- Written by: David Hare
- Directed by: Anthony Page
- Starring: Paddy Considine Jonathan Pryce Uma Thurman
- Music by: Simon Boswell
- Country of origin: United Kingdom
- Original language: English

Production
- Producers: Frank Doelger Lee Morris Tracey Scoffield
- Cinematography: Brian Tufano
- Running time: 69 minutes

Original release
- Release: 27 August 2008

= My Zinc Bed (film) =

2008 British television film

My Zinc Bed is a 2008 British television drama film directed by Anthony Page and based on the stage play of the same name by David Hare. It was commissioned by the BBC and produced in association with HBO Films.

==Plot==

The one-off drama follows Alcoholics Anonymous member Paul Peplow (Paddy Considine) who is sent to interview wealthy businessman Victor Quinn (Jonathan Pryce). Victor's obsession with addiction soon makes sense when Paul meets Victor's beautiful wife Elsa (Uma Thurman) – who reveals that she herself is a recovering alcoholic.

==Locations==
The film is shot in many locations across London, including the now-standard "crossing the Thames" introductory shot backdropped by St.

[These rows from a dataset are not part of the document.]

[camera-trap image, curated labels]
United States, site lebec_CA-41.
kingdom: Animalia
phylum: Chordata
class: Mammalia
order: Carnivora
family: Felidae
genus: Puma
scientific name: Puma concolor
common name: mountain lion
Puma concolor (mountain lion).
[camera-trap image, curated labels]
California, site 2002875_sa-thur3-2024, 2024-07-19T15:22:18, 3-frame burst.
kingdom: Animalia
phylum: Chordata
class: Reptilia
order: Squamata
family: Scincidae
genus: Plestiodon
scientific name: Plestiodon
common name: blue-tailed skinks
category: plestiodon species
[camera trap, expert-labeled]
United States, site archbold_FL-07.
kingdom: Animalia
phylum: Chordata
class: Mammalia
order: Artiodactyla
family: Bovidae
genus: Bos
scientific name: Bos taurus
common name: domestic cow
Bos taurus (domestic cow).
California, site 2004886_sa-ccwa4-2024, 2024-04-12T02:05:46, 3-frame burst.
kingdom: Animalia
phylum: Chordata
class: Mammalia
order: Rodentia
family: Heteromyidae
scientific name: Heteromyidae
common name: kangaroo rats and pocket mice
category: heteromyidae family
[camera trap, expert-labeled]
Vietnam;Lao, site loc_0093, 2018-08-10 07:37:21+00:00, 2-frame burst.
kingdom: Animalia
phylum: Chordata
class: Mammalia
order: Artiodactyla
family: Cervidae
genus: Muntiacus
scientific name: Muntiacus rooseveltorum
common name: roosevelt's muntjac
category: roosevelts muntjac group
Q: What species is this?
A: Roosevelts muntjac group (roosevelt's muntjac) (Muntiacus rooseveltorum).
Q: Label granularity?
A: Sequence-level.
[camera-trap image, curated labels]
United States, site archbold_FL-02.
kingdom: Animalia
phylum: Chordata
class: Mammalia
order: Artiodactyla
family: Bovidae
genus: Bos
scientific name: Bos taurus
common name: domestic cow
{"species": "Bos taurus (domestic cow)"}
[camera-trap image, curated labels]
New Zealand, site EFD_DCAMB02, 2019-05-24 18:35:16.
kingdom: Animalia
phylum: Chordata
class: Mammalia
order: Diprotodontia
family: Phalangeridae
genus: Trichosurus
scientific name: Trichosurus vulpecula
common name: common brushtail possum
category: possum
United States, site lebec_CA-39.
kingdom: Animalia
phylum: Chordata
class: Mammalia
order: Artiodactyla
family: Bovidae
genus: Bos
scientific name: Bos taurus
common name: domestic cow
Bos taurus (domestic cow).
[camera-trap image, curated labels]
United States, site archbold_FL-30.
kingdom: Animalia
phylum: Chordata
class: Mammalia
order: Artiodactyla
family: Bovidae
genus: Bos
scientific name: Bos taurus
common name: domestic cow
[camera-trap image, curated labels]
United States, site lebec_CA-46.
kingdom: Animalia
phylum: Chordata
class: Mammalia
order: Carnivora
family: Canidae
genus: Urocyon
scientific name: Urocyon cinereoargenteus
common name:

Paul's Cathedral and the 30 St Mary Axe Swiss Re office building (commonly referred to as "The Gherkin"). The Quinn's new residence is shown to be in the locale of the real Regent's Park.

==Reception==

===Critical===
The drama was well received by some critics, mostly overcoming the distraction of its high-powered cast. It was both commended and criticized for its retention of its stage-play roots.

===Ratings===
The drama was seen by around 1 million viewers, considered poor ratings, especially given Thurman's involvement.